====== PASSAGE FOR REVIEW ======
Marlowe was probably in London later in 1587 for the first staging of the two parts of his heroic drama Tamburlaine the Great, but it is uncertain whether Doctor Faustus followed in 1588 or was first performed as late as 1593. The dates of his other plays – The Jew of Malta, Edward II and The Massacre of Paris – are also conjectural, though their number suggests a young dramatist pursuing a busy stage career. Yet hints of a darker side to Marlowe’s life persist. In 1589 he was briefly imprisoned in Newgate with his friend, the poet Thomas Watson, who had killed an innkeeper’s son in a street brawl. Three years later he was fined and bound over to keep the peace for assaulting two constables in Shoreditch – yet was also apparently back in government service, as a messenger during the siege of Rouen.
====== DATA FOR ANALYSIS ======
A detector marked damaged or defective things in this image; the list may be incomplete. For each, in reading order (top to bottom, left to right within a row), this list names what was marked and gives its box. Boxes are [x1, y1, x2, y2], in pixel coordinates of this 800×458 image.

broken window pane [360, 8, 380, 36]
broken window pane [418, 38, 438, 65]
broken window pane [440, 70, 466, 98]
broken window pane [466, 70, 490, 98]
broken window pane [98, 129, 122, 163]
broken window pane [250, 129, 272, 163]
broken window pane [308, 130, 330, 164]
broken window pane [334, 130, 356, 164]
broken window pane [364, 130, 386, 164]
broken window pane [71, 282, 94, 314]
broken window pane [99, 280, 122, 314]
======
====== DATA FOR ANALYSIS ======
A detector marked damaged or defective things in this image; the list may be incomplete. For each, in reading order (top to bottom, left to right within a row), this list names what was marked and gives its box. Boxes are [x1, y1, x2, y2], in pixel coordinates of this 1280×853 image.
======
▶ ASSIGNED TASK 1:
Answer these questions about the passage on Marlowe's life above, putting each answer on its own line and marking it (a), (b) or (c).
(a) What kind of drama does the passage call Tamburlaine the Great?
(b) Which poet was imprisoned in Newgate with Marlowe?
(c) In what place did Marlowe assault two constables?
▶ ASSIGNED TASK 2: Print the section of the passage on Marlowe's life that opens with the words "Marlowe was probably" and closes with "siege of Rouen.".
▶ ASSIGNED TASK 3: Write what comes next in the passage on Marlowe's life, starting after its final sentence.

▶ FINAL ANSWER 1:
(a) A heroic drama.
(b) Thomas Watson.
(c) Shoreditch.

▶ FINAL ANSWER 2:
Marlowe was probably in London later in 1587 for the first staging of the two parts of his heroic drama Tamburlaine the Great, but it is uncertain whether Doctor Faustus followed in 1588 or was first performed as late as 1593. The dates of his other plays – The Jew of Malta, Edward II and The Massacre of Paris – are also conjectural, though their number suggests a young dramatist pursuing a busy stage career. Yet hints of a darker side to Marlowe’s life persist. In 1589 he was briefly imprisoned in Newgate with his friend, the poet Thomas Watson, who had killed an innkeeper’s son in a street brawl. Three years later he was fined and bound over to keep the peace for assaulting two constables in Shoreditch – yet was also apparently back in government service, as a messenger during the siege of Rouen.

▶ FINAL ANSWER 3:
A fellow writer, Robert Greene, attacked Marlowe around this time for ‘diabolical atheism’ (the book’s publisher apparently censoring yet more scandalous allegations). Then, in 1593, the dramatist Thomas Kyd, arrested for possessing atheistical writings, alleged that these had belonged to Marlowe, also accusing his former friend of treason and sodomy. Summoned to appear before the Privy Council, Marlowe was examined on 20 May, released on bail, and ten days later stabbed to death by Ingram Frizer in a house or tavern in Deptford, south east of London. A dispute over the reckoning had allegedly been the cause, and Frizer was pardoned following a coroner’s finding of ‘homicide in self-defence’. On the day of Marlowe’s burial, in an unmarked grave in Deptford parish church, a note was delivered to the authorities from the informer Richard Baines, ‘concerning his damnable judgement of religion and scorn of God’s word’.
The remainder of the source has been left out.